En l'espèce un syndicat réclamait l'annulation de l'élection de plusieurs candidats présentés sur une même liste syndicale en raison de la violation des règles de parité hommes-femmes. L'employeur lui opposait une disposition du PAP qui ne comportait qu'un simple engagement visant à rechercher les voies et moyens permettant d'atteindre une représentation équilibrée des femmes et des hommes sur les listes de candidats.

La Cour de cassation a estimé que les dispositions du Code du travail sur ce point « sont d'ordre public absolu ».

 

  1. L'ordre de présentation des candidats

Chaque liste doit être composée alternativement d'un candidat de chaque sexe (jusqu'à épuisement des candidats d'un des sexes). Le non-respect de cette règle d'alternance permet au juge d'annuler l'élection de l'élu dont le positionnement sur la liste ne respecte pas cette prescription.

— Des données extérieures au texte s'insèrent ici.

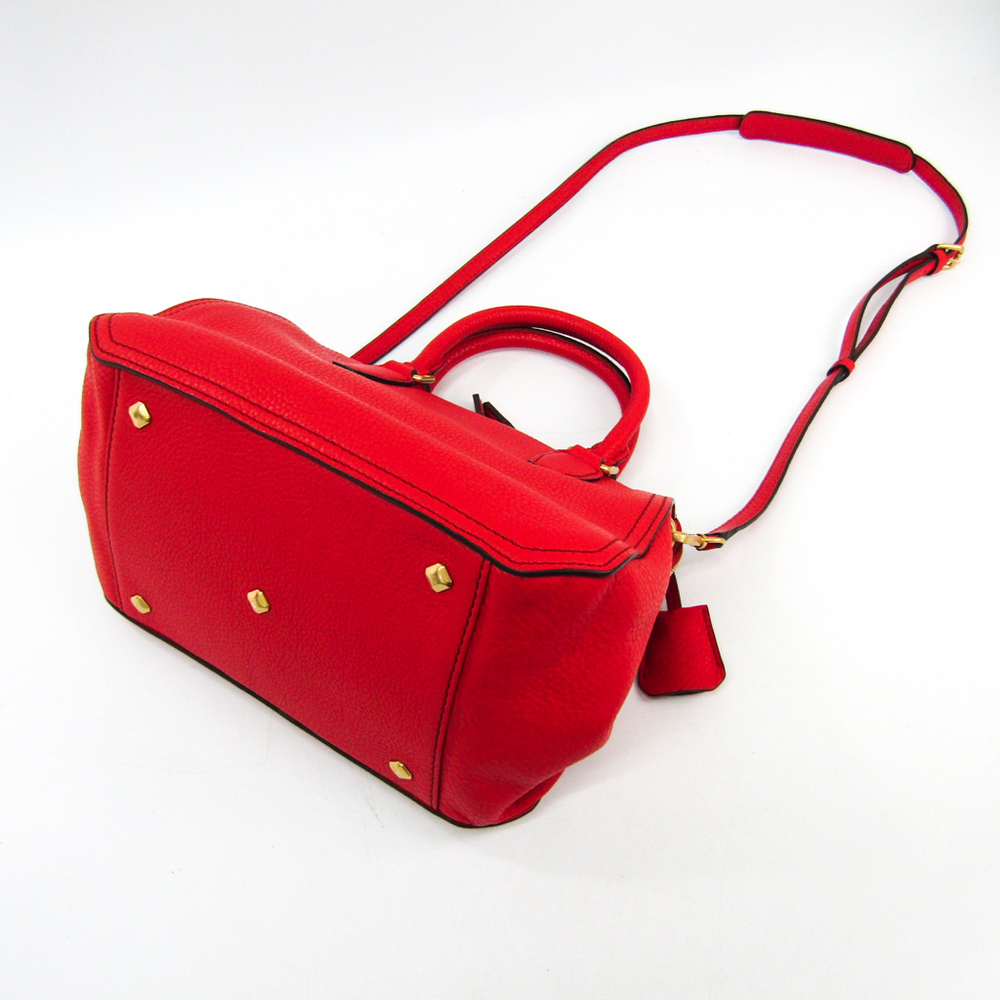 

MCM Red Leather Handbag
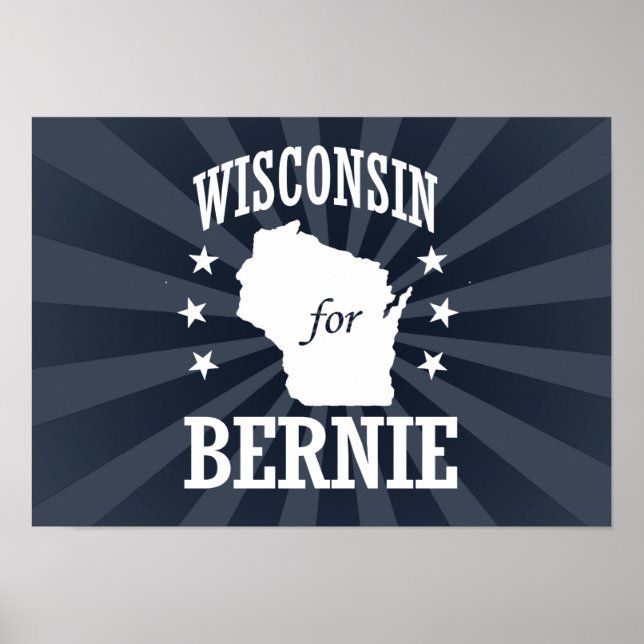 WISCONSIN FOR BERNIE SANDERS POSTER (Framsidan)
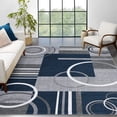 thumbnail image 2 of Garvee Modern Geometric Area Rugs 10'x13' Living Room Rugs, Abstract Washable Rug Non-Slip Soft Indoor Throw Carpet Stain Resistant Rug for Dining Room Bedroom, Dark Blue, 2 of 8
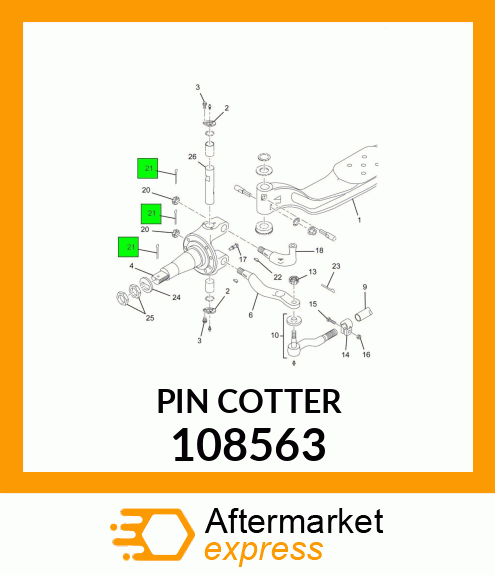 PIN COTTER 108563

Selon la Cour, la sanction de l'annulation s'applique toutefois « à moins que la liste corresponde à la proportion de femmes et d'hommes au sein du collège concerné et que tous les candidats de la liste aient été élus ».

 

  1. La liste à un seul candidat

Un syndicat ne faisait figurer qu'un seul candidat sur la liste alors que plusieurs postes étaient à pourvoir. La Cour de cassation a estimé que « deux postes étant à pourvoir, l'organisation syndicale était tenue de présenter une liste conforme, c'est-à-dire comportant nécessairement une femme et un homme ».

Cela permettait de déjouer la stratégie de contournement de la règle de la parité des listes de candidatures, le candidat unique de la liste appartenant souvent au sexe minoritairement représenté au sein du collège. La liste devait nécessairement comporter une femme et un homme, y compris si le candidat unique appartient au sexe majoritaire au sein du collège électoral.

Ainsi, à partir du moment où plusieurs sièges sont à pourvoir, les règles relatives à la représentation équilibrée des hommes et des femmes ont vocation à s'appliquer.